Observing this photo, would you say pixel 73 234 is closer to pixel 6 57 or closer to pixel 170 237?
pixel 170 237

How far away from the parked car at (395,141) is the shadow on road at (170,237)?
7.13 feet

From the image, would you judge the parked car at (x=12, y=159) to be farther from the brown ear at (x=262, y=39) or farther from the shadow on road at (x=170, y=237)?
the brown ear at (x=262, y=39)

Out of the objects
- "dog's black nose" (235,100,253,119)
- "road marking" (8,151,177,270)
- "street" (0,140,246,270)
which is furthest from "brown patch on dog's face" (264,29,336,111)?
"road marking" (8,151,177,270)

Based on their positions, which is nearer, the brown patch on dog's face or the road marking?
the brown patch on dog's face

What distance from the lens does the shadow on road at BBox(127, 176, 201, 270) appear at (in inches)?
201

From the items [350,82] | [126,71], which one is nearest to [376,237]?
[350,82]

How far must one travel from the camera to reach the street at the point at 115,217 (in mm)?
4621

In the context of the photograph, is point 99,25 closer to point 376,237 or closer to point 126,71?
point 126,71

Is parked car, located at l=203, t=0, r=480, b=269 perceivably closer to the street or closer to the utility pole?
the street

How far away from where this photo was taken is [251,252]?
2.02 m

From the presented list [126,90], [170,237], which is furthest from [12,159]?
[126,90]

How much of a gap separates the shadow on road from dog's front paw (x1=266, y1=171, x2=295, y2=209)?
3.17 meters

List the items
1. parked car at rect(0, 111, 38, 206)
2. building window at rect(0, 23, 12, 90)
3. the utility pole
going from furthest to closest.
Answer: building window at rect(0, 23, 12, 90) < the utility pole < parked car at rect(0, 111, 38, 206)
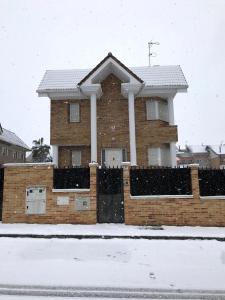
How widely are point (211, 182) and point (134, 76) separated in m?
8.09

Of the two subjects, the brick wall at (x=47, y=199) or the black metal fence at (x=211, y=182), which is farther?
the black metal fence at (x=211, y=182)

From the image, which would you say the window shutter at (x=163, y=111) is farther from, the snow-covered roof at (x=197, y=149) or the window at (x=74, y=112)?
the snow-covered roof at (x=197, y=149)

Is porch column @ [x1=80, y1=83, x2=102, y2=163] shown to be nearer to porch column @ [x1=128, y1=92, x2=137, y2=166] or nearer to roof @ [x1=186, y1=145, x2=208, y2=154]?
porch column @ [x1=128, y1=92, x2=137, y2=166]

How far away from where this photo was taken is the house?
60.2 ft

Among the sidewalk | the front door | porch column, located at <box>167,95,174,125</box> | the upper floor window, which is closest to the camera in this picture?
the sidewalk

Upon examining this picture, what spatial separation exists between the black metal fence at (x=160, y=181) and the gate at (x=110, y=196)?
594 mm

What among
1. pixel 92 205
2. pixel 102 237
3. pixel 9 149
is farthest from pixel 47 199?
pixel 9 149

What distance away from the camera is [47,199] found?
12.3 meters

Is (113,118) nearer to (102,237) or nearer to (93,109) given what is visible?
(93,109)

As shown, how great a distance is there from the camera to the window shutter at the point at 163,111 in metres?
19.2

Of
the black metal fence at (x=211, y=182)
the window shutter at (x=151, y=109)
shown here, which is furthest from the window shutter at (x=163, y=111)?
the black metal fence at (x=211, y=182)

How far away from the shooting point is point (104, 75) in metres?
18.9

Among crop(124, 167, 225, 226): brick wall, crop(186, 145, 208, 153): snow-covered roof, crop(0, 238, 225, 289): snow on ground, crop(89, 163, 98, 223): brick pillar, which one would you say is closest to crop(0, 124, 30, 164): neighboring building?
crop(89, 163, 98, 223): brick pillar

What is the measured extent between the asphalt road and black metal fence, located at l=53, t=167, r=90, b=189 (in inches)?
290
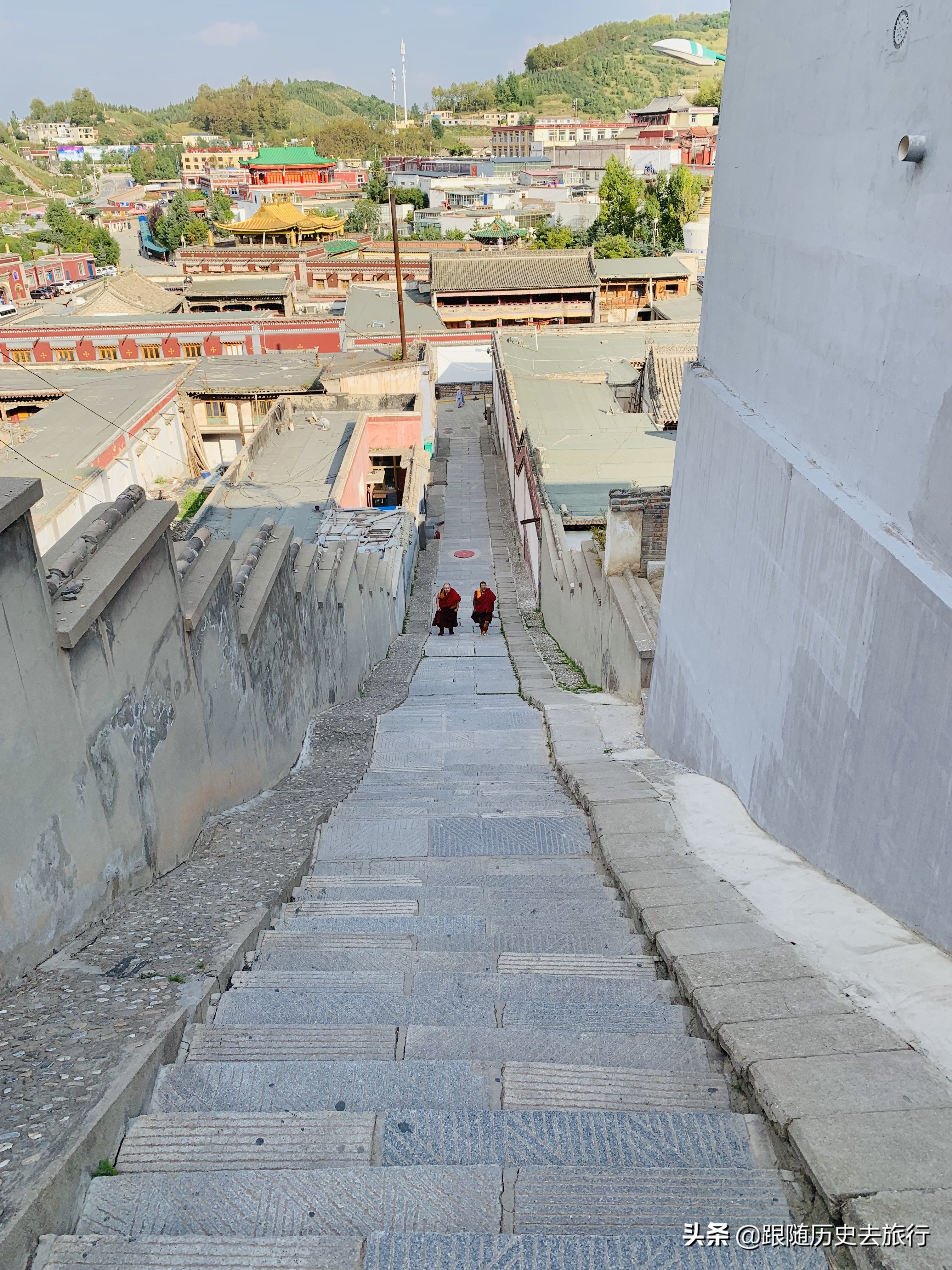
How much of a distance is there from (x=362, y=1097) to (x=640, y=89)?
604 ft

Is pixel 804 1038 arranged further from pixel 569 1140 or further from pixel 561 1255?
pixel 561 1255

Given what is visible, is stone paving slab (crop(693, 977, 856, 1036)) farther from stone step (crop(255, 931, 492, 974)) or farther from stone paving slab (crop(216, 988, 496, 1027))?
stone step (crop(255, 931, 492, 974))

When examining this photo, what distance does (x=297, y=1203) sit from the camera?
2.15m

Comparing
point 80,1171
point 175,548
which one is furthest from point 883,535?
point 175,548

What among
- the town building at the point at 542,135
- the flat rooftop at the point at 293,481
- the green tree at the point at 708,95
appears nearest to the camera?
the flat rooftop at the point at 293,481

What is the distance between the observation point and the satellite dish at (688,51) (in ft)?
404

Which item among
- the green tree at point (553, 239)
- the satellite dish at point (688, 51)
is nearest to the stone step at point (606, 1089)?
the green tree at point (553, 239)

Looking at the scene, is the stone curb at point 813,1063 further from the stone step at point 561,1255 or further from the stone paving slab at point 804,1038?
the stone step at point 561,1255

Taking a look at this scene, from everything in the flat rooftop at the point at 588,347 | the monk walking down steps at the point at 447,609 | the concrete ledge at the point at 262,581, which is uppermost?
the concrete ledge at the point at 262,581

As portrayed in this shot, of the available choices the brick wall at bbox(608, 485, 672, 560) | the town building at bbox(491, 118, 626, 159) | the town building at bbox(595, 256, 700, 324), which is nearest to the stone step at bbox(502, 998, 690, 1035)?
the brick wall at bbox(608, 485, 672, 560)

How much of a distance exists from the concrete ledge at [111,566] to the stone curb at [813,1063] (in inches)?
110

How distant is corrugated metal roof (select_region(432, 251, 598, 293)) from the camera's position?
1671 inches

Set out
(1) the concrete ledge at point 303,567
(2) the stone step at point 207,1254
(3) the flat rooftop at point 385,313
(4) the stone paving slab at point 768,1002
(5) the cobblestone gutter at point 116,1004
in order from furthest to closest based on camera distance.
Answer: (3) the flat rooftop at point 385,313 < (1) the concrete ledge at point 303,567 < (4) the stone paving slab at point 768,1002 < (5) the cobblestone gutter at point 116,1004 < (2) the stone step at point 207,1254

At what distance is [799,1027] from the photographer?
114 inches
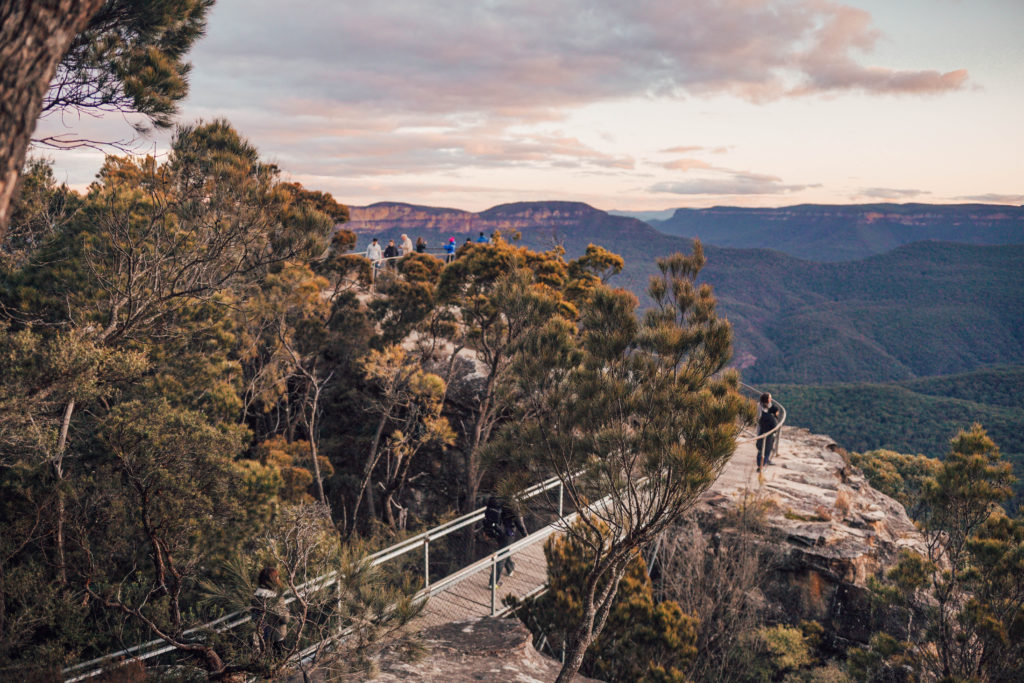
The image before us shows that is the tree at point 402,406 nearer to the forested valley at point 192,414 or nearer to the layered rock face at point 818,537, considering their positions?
the forested valley at point 192,414

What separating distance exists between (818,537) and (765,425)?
3556 millimetres

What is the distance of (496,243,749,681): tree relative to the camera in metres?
7.05

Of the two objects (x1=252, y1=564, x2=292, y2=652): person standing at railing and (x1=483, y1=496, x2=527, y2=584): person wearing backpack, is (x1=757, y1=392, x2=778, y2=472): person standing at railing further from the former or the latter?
(x1=252, y1=564, x2=292, y2=652): person standing at railing

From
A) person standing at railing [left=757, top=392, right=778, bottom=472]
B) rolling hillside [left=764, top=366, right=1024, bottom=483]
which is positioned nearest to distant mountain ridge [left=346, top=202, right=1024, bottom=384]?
rolling hillside [left=764, top=366, right=1024, bottom=483]

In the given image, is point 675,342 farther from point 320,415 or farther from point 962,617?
point 320,415

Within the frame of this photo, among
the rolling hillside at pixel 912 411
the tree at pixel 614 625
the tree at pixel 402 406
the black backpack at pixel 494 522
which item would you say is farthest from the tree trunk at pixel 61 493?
the rolling hillside at pixel 912 411

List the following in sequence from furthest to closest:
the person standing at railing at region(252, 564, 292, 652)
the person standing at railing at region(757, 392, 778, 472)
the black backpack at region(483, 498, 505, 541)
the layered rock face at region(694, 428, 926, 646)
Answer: the person standing at railing at region(757, 392, 778, 472)
the layered rock face at region(694, 428, 926, 646)
the black backpack at region(483, 498, 505, 541)
the person standing at railing at region(252, 564, 292, 652)

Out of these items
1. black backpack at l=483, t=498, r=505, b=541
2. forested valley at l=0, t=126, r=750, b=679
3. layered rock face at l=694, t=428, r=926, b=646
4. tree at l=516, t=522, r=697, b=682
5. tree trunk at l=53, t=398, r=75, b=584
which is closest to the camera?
forested valley at l=0, t=126, r=750, b=679

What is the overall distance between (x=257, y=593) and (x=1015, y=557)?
11.1 m

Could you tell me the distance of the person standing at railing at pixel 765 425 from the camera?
1609cm

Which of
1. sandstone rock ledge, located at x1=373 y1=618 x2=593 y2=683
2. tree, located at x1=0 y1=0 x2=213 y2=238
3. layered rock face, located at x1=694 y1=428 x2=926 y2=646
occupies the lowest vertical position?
layered rock face, located at x1=694 y1=428 x2=926 y2=646

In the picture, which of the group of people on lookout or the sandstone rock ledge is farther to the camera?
the group of people on lookout

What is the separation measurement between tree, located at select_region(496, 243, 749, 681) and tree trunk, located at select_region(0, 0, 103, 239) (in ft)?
18.4

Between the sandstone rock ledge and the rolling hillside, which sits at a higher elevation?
the sandstone rock ledge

──────

▸ **Exercise goal**:
Include both ends. Return the line holding "What is the overall" and all lines after it in the records above, exactly as written.

▸ **Result for this task**:
What is the overall distance between (x=257, y=593) and (x=1015, y=557)?
11.1 m

Could you tell me the distance of the person standing at railing at pixel 765 425 from the camera?
1609cm

Which of
1. sandstone rock ledge, located at x1=373 y1=618 x2=593 y2=683
2. tree, located at x1=0 y1=0 x2=213 y2=238
3. layered rock face, located at x1=694 y1=428 x2=926 y2=646
occupies the lowest vertical position?
layered rock face, located at x1=694 y1=428 x2=926 y2=646

In the picture, which of the group of people on lookout or the sandstone rock ledge is farther to the camera?
the group of people on lookout

What is the separation measurement between tree, located at select_region(496, 243, 749, 681) and tree trunk, located at select_region(0, 0, 103, 239) (in ft)?
18.4

Between the sandstone rock ledge and the rolling hillside, which sits at a higher elevation?
the sandstone rock ledge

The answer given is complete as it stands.